The last time I was at the beach, I saw one of those surf fishing assholes, and I got really irritated. I sat there under my tent, watching him cast his line and slowly reel it back, while all around him, children played along the water’s edge. I sat there in my chair and got pissed. PISSED. I went on and on to my bored daughter about how dangerous it is to surf fish with the hooks and the sharks and all, getting angrier and angrier, when all of a sudden, he got a bite! He turned that little crank thing that winds up the fishing line and pulled and turned and pulled and turned until finally, he reeled in his catch. A baby shark. My daughter and I, mid-judgment, hopped up out of our chairs and ran to the small group who surrounded him so we too could see the baby shark. It looked so cute and angry, like a baby alligator, only, you know, more sharky. I even got a picture of my daughter holding it. We headed back to our tent and chairs while the fisherman flung the shark in the water, not quite past the breakers.
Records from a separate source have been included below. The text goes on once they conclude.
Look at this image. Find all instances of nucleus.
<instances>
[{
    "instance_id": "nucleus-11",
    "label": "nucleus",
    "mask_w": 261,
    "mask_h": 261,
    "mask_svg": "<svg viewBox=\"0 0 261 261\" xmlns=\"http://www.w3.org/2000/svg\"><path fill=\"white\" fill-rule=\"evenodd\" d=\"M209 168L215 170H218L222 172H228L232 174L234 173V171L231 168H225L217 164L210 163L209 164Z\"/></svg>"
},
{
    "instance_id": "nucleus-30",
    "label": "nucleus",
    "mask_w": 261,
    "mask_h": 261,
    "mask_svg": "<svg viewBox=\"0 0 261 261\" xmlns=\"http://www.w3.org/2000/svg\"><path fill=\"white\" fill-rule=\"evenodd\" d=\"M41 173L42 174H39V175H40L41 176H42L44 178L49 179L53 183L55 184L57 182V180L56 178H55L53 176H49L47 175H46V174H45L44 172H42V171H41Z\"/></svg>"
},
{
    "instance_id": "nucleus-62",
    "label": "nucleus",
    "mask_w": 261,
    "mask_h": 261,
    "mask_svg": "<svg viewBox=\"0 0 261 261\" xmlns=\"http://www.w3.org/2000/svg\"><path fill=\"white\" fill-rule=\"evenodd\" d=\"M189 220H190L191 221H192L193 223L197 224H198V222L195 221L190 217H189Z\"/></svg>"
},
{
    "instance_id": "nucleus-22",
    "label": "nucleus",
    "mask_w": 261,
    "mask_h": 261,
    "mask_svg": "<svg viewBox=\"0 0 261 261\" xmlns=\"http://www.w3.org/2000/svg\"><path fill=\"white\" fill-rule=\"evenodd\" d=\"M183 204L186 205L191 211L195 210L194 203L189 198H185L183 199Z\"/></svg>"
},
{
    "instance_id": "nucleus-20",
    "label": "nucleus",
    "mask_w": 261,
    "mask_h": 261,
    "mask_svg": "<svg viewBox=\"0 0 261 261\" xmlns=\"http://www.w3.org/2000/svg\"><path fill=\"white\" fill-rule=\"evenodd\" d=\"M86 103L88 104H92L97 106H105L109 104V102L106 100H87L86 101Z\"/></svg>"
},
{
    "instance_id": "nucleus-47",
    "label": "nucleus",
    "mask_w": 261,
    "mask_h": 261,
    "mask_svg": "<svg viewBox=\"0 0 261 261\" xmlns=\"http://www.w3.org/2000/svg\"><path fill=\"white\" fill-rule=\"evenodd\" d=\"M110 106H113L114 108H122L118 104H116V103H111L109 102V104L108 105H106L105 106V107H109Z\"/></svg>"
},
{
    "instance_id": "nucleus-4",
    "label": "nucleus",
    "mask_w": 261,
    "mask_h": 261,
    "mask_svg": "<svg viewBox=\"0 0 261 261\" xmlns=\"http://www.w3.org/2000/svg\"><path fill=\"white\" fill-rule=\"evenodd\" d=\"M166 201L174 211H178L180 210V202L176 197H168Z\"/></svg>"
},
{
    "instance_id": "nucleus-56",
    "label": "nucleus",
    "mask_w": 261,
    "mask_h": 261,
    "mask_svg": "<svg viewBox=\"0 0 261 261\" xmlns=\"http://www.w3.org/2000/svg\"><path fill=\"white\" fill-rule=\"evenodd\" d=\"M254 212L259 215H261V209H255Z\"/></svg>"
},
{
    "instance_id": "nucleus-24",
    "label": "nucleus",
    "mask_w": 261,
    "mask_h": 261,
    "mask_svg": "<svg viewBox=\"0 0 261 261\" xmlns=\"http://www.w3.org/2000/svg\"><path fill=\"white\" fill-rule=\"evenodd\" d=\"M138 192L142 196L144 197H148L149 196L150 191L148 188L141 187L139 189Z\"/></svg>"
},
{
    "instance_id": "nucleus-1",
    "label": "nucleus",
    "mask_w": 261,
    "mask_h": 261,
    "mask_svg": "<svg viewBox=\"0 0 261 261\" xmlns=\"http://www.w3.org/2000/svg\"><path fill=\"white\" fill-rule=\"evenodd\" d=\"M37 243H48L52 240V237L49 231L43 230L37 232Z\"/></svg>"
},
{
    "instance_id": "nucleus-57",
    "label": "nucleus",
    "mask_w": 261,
That was cool, my daughter said.
Yeah, it was. Also stupid, I said to her. Asshole fisherman.

The beach is perfect as it is. You can’t improve on it, but you can ruin it for everyone else. Try to remember that you aren’t the king of the beach any more than you are the center of the universe, so let’s aim to leave our narcissism at home and instead bring along a little common sense and decency.

And if I see you again, man who surf fished from the safety of your tent while blaring your effing country crap on your knock-off Beats speaker, I will beat you to death with your beer bottles and bait, and that’s a promise. Unless, you catch a shark, or maybe a ray, because I like those too.